Systematic Generalization in AI

Updated 24 June 2026

Systematic generalization is the ability of models to recombine learned primitives into novel configurations, driving compositional reasoning across diverse domains.
Architectural mechanisms like neural-symbolic hybrids, modular networks, and attention-based models actively embed inductive biases to enhance out-of-distribution performance.
Data strategies such as increased diversity, controlled burstiness, and targeted curriculum design yield significant improvements in reducing the generalization gap.

Systematic generalization refers to the capacity of a learning system to correctly and robustly process novel combinations of components, rules, or concepts—generalizing to configurations never seen during training, so long as their parts and their modes of combination were sufficiently covered. This capability, which underpins human compositional reasoning, is widely regarded as essential for flexible intelligence and remains a core challenge for neural models across domains including language, vision, grounded reasoning, reinforcement learning, and combinatorial optimization. Recent progress has illuminated both architectural and data-driven inductive biases that support or hinder systematic generalization, though even state-of-the-art deep networks often fall short in compositional OOD settings.

1. Foundational Definitions and Theoretical Scope

Systematic generalization, sometimes termed compositional generalization, is distinguished from i.i.d. generalization by its focus on structured out-of-distribution (OOD) extrapolation: a model, trained on a subset of all possible compositions of primitives, must generate correct outputs for previously unseen but permissible recombinations (Li, 2022, Wold et al., 19 May 2025). Precise definitions vary per domain, but canonical instances include:

Language: After seeing verbs {walk, jump} and adverbs {cautiously, quickly} in some combinations, the learner must predict the meaning of "jump cautiously" having never seen it during training (Ruis et al., 2020, Mondorf et al., 2 Apr 2025).
Vision and VQA: The ability to answer about new pairs "red cylinder" or "left_of blue triangle" when all constituent attributes/relationships occurred in isolation or different pairings at train time (Bahdanau et al., 2018, Bahdanau et al., 2019, Rahimi et al., 2023).
Reinforcement Learning: Solving planning tasks in unseen environments whose transition dynamics factor into shared and environment-specific causal mechanisms (Mutti et al., 2022).
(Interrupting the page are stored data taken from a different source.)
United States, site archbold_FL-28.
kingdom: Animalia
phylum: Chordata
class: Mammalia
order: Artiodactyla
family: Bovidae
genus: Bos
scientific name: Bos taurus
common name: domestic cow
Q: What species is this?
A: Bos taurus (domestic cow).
Mathematically, one typical formalization is: for input space $X$ , output space $Y$ , and some compositional splitting of $X$ , a model $f: X \to Y$ achieves systematic generalization if, trained on $(x,y)$ pairs from a restricted $p_\text{train}(x,y)$ , it outputs correct $y$ for all $x$ in a test set that comprises novel combinations of primitive factors seen during training (Wold et al., 19 May 2025). Quantitatively, the systematic generalization gap is often measured as $\Delta = \text{Acc}_\text{train} - \text{Acc}_\text{ood}$ (Rahimi et al., 2023).
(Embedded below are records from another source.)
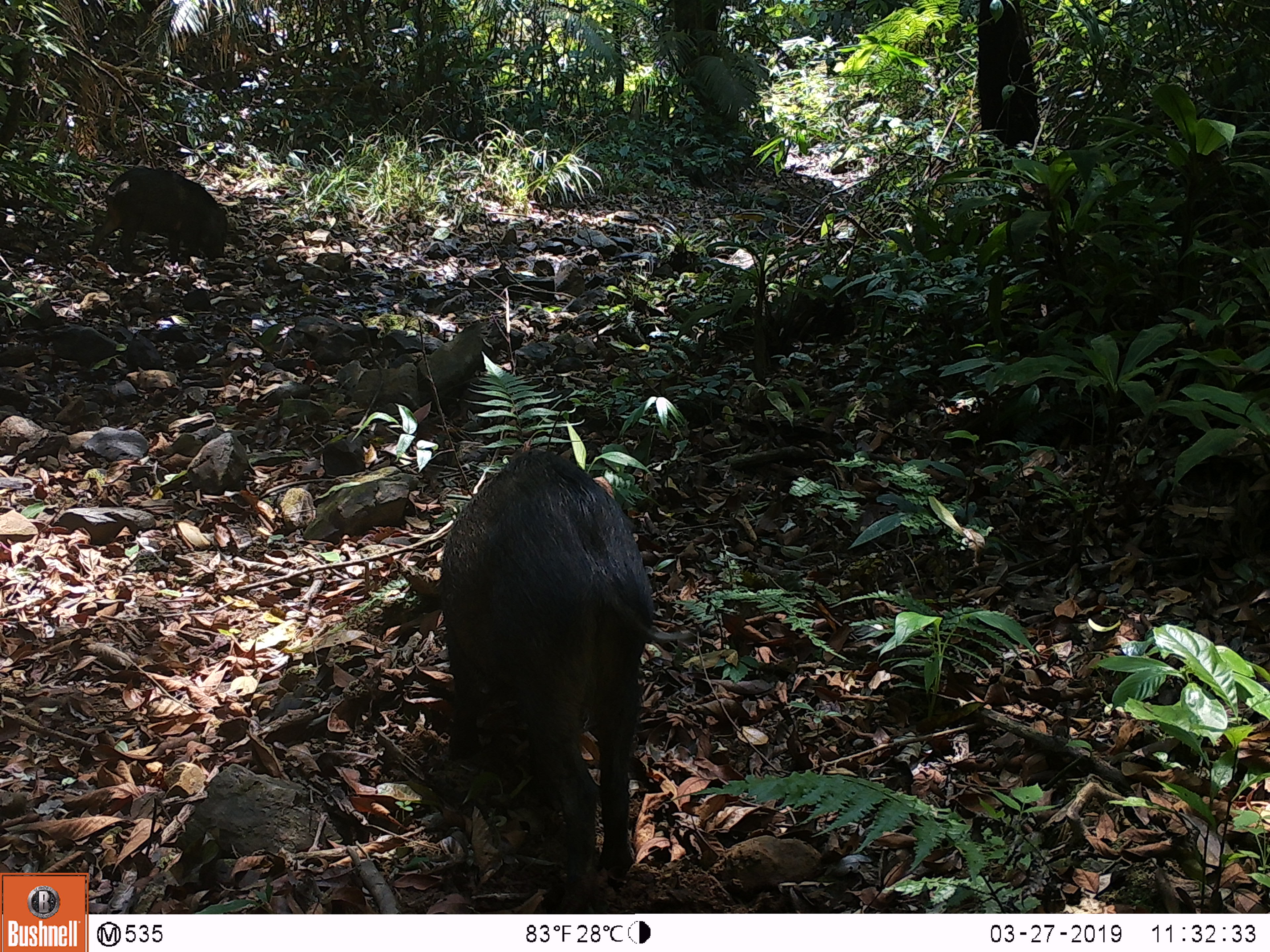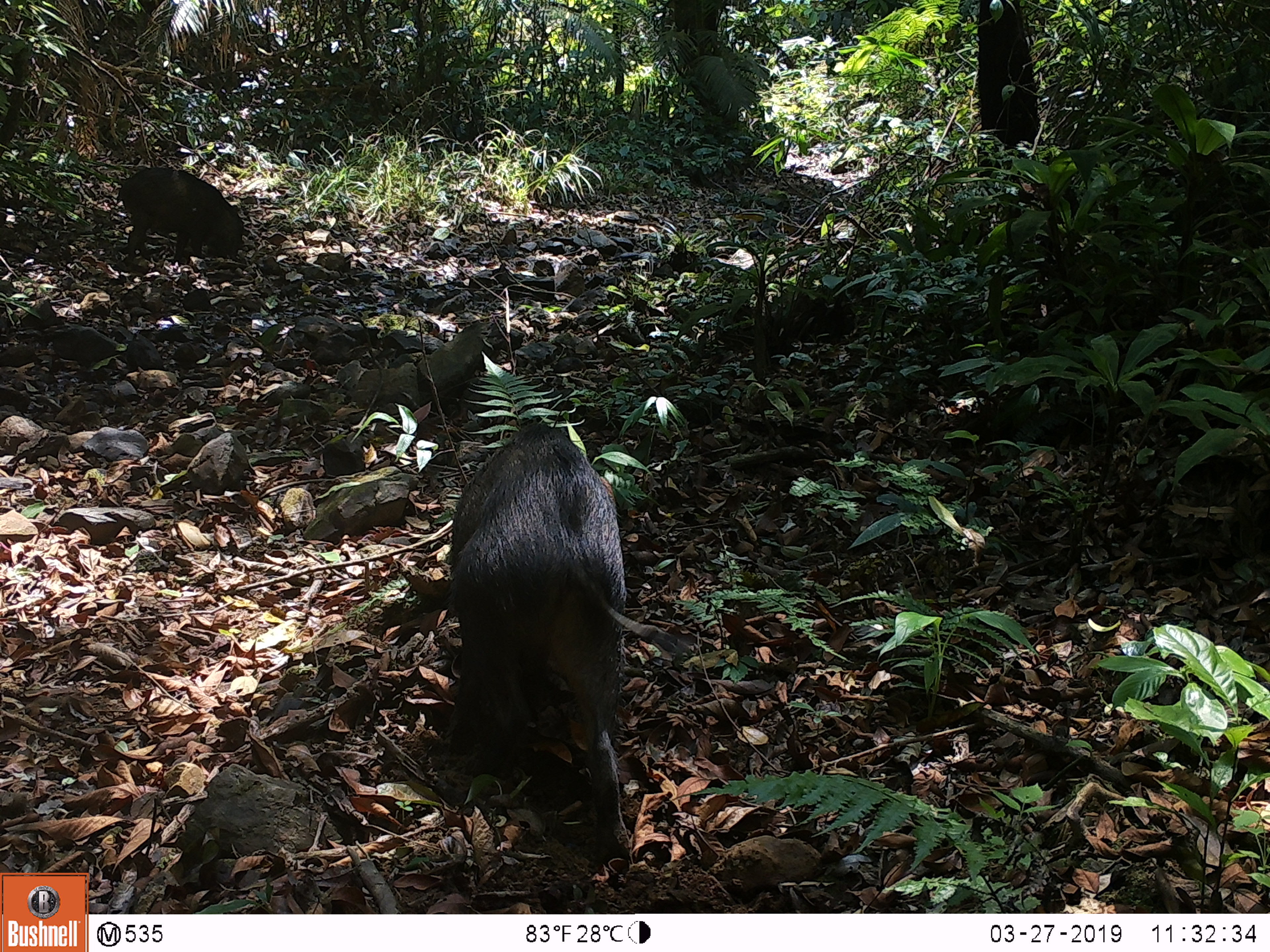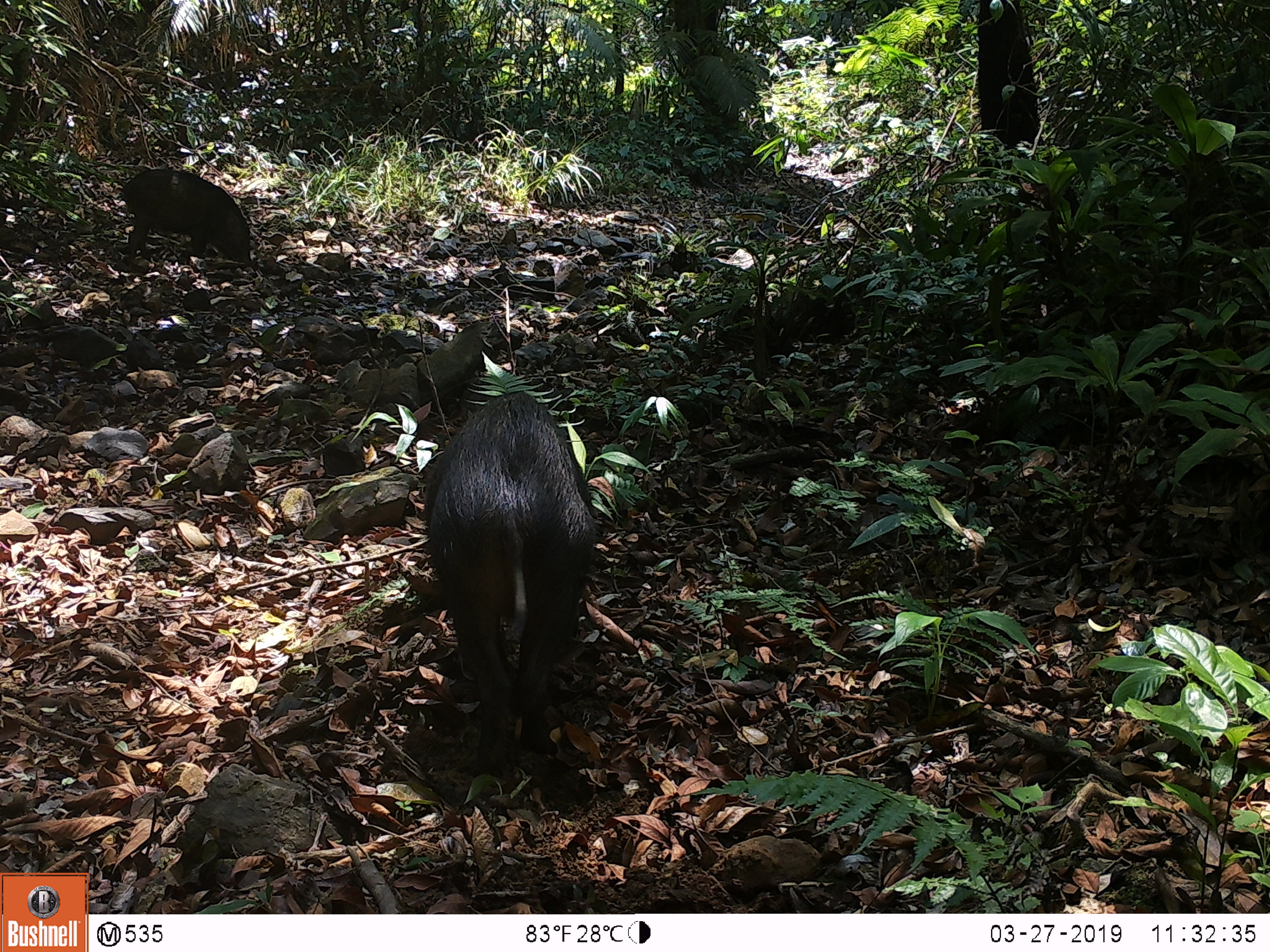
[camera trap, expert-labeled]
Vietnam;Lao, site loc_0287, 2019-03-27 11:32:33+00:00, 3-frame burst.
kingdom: Animalia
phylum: Chordata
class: Mammalia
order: Artiodactyla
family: Suidae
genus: Sus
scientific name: Sus scrofa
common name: eurasian wild pig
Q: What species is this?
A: Eurasian wild pig (Sus scrofa).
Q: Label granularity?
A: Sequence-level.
2. Inductive Biases and Architectural Mechanisms

Systematic generalization critically depends on the presence of correct inductive biases in the learner. Several mechanisms and classes of architectures have been studied:

Symbolic and Hybrid (Neural-Symbolic) Approaches

Symbolic methods and hybrid systems—such as Neural-Symbolic Recursive Machines (NSR) (Li et al., 2022)—hardwire or induce compositional structure explicitly. NSR constructs a latent Grounded Symbol System: a directed tree whose nodes encode symbols with semantic values, learned jointly with neural perception, syntactic parsing, and semantic program induction modules. Its deduction–abduction learning algorithm iteratively samples and refines tree-structured symbolic representations, introducing inductive biases of equivariance and recursive compositionality via pointwise, factorized likelihoods.
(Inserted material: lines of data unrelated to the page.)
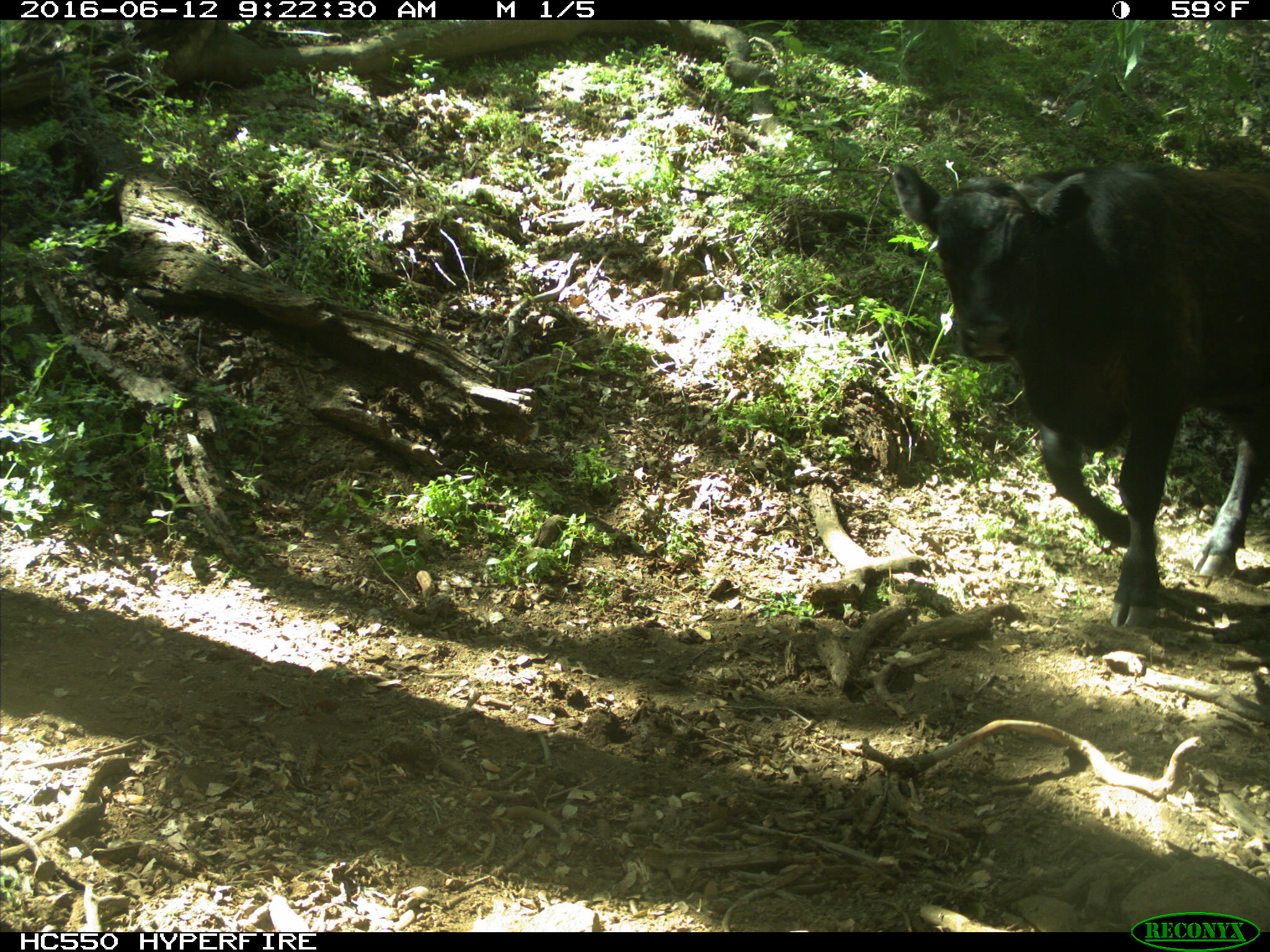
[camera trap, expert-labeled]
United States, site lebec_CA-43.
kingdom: Animalia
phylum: Chordata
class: Mammalia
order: Artiodactyla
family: Bovidae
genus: Bos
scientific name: Bos taurus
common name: domestic cow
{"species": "Bos taurus (domestic cow)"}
Other neural-symbolic frameworks include Neural Module Networks (NMN), with explicit program-defined module layouts whose degree and location of modularity is a key determinant of systematic generalization (D'Amario et al., 2021, Bahdanau et al., 2018).

Attention and Relational Mechanisms

Edge Transformers (Bergen et al., 2021) augment the Transformer paradigm with edge-centric representations and triangular attention, enabling explicit compositional chaining over relations (edges) in a discrete or relational structure—addressing the shortfalls of standard self-attention and GNN message-passing for recombining relational primitives.

Modular and Compositional Models

Chart-based parsers (Bogin et al., 2020), meta-learned compositional architectures (Mondorf et al., 2 Apr 2025), and tree-structured NMNs (Bahdanau et al., 2018) introduce explicit or induced intermediate representations corresponding to compositional structure (e.g., constituent parse trees, functional programs, or modular reasoning layouts), substantially boosting systematicity in both language and visual grounding domains.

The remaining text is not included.